↓

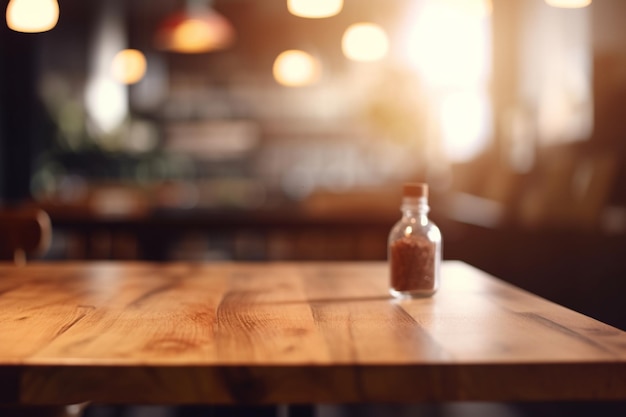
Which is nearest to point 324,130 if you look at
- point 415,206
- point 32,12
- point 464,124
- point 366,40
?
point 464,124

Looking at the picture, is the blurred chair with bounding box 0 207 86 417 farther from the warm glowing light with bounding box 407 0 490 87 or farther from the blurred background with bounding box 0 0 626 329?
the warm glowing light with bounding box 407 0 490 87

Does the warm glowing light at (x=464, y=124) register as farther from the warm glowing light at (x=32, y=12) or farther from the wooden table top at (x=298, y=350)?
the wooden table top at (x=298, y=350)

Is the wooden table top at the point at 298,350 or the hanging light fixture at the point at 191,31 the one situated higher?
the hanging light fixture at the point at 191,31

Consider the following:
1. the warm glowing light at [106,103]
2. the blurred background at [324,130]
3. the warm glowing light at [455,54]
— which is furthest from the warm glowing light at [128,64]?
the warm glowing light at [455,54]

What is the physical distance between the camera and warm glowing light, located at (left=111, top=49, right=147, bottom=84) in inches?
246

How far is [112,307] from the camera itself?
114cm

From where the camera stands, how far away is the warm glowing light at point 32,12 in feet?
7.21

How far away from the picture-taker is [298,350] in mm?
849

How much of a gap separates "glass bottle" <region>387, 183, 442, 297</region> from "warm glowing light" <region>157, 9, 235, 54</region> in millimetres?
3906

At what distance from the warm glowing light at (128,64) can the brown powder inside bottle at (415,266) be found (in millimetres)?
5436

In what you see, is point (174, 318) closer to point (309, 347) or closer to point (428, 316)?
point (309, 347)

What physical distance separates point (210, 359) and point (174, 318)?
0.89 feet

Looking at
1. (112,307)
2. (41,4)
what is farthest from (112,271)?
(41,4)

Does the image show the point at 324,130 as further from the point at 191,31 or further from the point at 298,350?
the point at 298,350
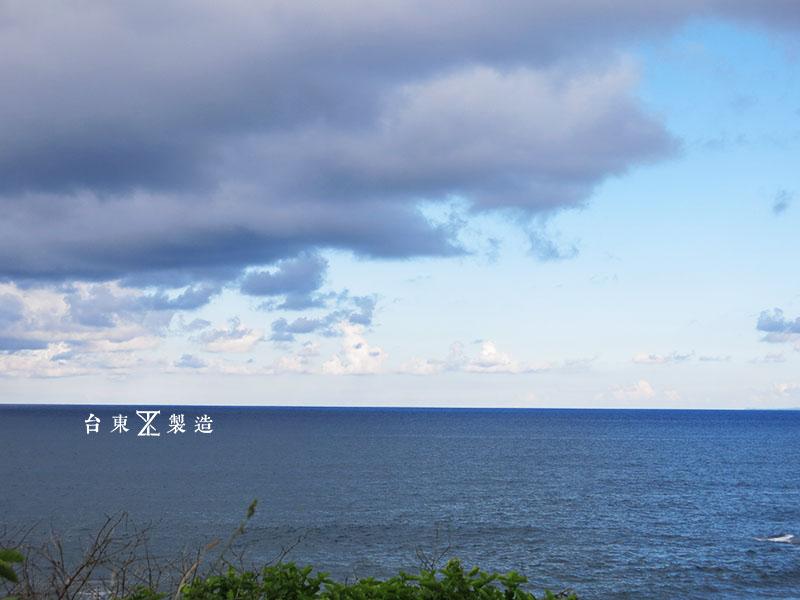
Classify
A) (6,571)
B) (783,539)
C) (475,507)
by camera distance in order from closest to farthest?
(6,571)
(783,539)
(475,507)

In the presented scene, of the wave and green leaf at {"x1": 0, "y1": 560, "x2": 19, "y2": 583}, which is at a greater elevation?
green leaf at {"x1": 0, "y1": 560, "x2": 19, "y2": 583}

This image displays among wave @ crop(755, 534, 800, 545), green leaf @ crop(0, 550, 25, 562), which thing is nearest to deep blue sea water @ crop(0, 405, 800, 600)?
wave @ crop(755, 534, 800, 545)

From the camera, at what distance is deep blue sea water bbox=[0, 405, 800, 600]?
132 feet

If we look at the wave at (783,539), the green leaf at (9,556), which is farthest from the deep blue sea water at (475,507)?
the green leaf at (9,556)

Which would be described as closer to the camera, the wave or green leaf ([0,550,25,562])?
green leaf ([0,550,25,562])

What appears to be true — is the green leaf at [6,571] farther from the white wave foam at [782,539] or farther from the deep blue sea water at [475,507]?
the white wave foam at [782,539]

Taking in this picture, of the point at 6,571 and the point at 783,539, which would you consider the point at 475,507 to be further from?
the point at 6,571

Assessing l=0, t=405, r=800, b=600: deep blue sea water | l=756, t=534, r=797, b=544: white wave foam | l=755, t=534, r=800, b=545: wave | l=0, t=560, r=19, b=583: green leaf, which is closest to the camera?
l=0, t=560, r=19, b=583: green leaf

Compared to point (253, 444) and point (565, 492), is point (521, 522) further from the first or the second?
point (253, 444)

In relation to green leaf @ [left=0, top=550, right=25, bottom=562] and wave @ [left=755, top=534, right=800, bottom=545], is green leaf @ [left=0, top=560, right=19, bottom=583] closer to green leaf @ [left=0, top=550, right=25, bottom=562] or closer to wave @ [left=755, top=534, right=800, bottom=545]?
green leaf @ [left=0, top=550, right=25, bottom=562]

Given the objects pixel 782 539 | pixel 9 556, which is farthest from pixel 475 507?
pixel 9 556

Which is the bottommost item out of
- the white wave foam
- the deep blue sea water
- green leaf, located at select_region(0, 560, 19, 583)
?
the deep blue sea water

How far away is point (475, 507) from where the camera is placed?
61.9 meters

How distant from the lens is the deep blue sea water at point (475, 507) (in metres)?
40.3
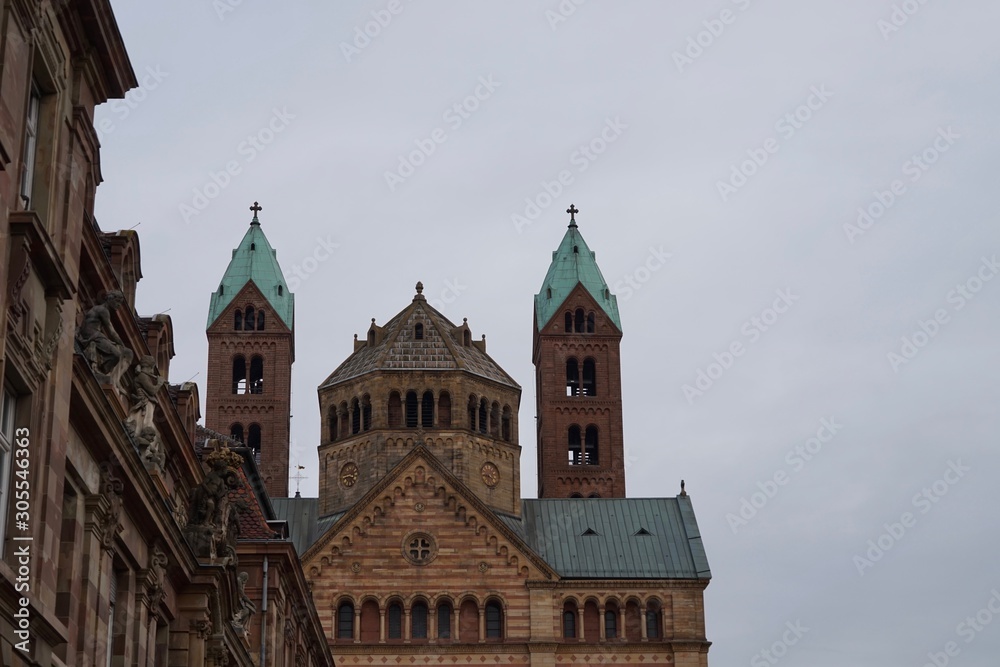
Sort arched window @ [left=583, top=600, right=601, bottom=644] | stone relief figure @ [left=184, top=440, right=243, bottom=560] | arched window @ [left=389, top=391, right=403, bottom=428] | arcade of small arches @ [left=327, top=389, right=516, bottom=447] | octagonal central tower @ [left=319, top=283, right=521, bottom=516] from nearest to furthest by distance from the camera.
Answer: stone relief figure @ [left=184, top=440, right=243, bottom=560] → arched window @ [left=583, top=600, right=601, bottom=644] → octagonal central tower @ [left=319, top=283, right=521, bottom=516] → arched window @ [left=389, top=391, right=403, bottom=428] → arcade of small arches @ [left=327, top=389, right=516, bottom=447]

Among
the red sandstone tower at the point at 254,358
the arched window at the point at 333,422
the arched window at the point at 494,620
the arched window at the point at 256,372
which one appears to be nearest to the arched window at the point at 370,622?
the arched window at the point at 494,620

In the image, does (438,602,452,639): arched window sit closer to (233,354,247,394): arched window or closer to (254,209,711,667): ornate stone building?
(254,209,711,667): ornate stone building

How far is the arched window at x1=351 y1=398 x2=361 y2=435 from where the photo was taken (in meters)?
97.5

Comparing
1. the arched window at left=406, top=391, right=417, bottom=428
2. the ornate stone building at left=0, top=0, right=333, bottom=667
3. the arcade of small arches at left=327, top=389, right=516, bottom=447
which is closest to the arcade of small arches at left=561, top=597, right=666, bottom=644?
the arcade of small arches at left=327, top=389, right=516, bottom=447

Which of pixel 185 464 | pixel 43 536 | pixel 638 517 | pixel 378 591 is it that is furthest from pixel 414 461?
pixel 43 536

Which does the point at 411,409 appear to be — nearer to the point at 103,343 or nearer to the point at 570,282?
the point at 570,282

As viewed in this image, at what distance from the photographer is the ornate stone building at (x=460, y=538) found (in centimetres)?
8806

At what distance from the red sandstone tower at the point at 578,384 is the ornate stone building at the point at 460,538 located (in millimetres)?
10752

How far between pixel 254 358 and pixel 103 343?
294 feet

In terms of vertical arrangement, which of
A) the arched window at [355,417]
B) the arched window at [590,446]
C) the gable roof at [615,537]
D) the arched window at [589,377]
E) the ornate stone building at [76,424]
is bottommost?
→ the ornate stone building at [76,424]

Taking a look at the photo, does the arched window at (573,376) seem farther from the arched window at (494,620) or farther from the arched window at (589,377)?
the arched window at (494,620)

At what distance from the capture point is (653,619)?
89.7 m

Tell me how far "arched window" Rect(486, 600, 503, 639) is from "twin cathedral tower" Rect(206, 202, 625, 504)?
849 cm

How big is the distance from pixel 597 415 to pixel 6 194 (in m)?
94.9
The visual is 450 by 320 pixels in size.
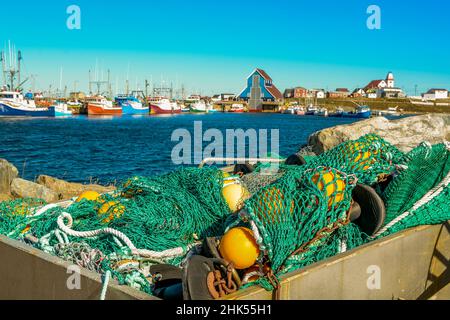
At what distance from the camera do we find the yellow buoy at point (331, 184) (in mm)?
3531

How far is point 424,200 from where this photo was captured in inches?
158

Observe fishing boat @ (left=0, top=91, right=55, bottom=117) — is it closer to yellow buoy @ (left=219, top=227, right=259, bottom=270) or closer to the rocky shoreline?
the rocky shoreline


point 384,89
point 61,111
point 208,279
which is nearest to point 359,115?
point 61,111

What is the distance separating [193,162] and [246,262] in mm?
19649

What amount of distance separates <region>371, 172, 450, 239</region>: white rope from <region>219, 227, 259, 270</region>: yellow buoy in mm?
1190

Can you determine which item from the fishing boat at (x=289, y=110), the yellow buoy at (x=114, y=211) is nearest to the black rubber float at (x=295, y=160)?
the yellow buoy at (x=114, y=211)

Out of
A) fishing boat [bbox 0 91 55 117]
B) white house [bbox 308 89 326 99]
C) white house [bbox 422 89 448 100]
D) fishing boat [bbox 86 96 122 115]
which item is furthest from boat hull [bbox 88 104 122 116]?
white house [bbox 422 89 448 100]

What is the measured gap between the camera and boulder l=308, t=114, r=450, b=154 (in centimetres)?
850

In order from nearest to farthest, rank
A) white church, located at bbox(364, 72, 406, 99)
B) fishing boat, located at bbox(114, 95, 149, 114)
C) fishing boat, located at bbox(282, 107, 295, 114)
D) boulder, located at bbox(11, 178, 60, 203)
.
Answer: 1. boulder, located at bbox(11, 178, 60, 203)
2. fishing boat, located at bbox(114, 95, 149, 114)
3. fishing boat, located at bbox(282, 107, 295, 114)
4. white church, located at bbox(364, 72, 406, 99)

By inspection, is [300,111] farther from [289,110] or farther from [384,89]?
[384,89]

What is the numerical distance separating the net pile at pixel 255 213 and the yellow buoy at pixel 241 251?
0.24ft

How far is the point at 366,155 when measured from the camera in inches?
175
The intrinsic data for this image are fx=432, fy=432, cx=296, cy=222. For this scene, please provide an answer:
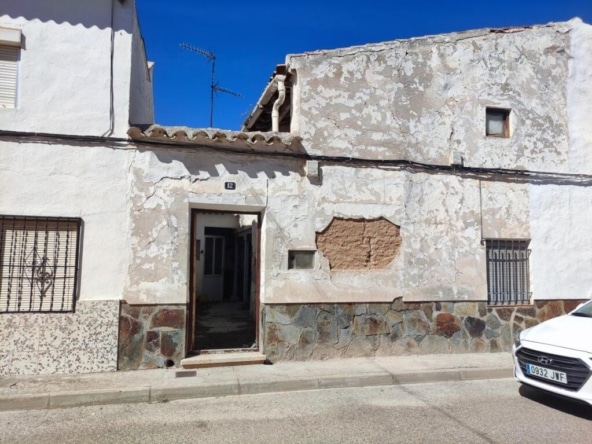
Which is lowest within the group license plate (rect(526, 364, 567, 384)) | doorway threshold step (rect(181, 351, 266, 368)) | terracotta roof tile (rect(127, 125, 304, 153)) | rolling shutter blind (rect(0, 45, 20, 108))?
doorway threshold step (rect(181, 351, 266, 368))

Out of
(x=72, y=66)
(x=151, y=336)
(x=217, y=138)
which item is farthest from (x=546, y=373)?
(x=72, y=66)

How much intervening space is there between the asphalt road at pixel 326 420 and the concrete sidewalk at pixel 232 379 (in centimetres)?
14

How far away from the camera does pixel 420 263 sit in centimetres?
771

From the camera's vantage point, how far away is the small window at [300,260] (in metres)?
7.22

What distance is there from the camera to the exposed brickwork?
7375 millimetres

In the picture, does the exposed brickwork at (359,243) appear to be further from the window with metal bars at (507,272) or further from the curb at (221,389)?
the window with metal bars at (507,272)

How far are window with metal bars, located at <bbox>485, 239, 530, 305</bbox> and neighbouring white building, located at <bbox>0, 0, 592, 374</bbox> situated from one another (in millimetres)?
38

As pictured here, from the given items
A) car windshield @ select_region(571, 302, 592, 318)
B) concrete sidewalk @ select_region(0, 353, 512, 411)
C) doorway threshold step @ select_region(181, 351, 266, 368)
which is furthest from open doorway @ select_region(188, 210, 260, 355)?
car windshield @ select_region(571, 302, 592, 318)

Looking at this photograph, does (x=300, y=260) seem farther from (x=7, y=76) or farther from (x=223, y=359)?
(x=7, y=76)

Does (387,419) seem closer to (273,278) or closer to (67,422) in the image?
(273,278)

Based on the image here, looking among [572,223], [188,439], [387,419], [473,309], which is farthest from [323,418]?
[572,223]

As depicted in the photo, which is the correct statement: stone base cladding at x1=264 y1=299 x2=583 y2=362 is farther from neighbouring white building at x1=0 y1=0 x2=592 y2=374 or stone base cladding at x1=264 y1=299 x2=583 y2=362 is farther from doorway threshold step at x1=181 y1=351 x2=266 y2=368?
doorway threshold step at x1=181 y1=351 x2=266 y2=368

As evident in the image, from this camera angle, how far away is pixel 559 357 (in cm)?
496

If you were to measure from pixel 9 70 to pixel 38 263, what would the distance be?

↑

*Directions:*
Return, without any changes, the lines of the material starting at the line that contains "From the camera's" and ending at the last line of the material, with both of those lines included.

*The reply:*
From the camera's vantage point, how far away is the small window at [300,260] (in metres)?
7.22

What distance is there from the camera to the exposed brickwork?
7375 millimetres

In the picture, does the exposed brickwork at (359,243) appear to be further from the window with metal bars at (507,272) or further from the curb at (221,389)?
the window with metal bars at (507,272)

How far are window with metal bars, located at <bbox>485, 239, 530, 305</bbox> and neighbouring white building, located at <bbox>0, 0, 592, 374</bbox> situated from one another (in millimetres)?
38

As pictured here, from the given items
A) car windshield @ select_region(571, 302, 592, 318)
B) concrete sidewalk @ select_region(0, 353, 512, 411)
C) doorway threshold step @ select_region(181, 351, 266, 368)
which is furthest from open doorway @ select_region(188, 210, 260, 355)?
car windshield @ select_region(571, 302, 592, 318)

Looking at this photograph, does (x=300, y=260) seem farther from (x=7, y=76) or farther from (x=223, y=359)?
(x=7, y=76)

Does (387,419) seem closer to (273,278) or closer to (67,422) in the image?
(273,278)

Based on the image here, looking among [572,223], [188,439], [387,419], [473,309], which is farthest from [323,418]?
[572,223]

As depicted in the photo, which is the correct statement: stone base cladding at x1=264 y1=299 x2=583 y2=362 is farther from neighbouring white building at x1=0 y1=0 x2=592 y2=374 or stone base cladding at x1=264 y1=299 x2=583 y2=362 is farther from doorway threshold step at x1=181 y1=351 x2=266 y2=368?
doorway threshold step at x1=181 y1=351 x2=266 y2=368

As evident in the image, from this camera angle, how far away is pixel 559 357 (in cm)?
496

If you were to measure from pixel 9 70 to pixel 38 263, what would the distance be?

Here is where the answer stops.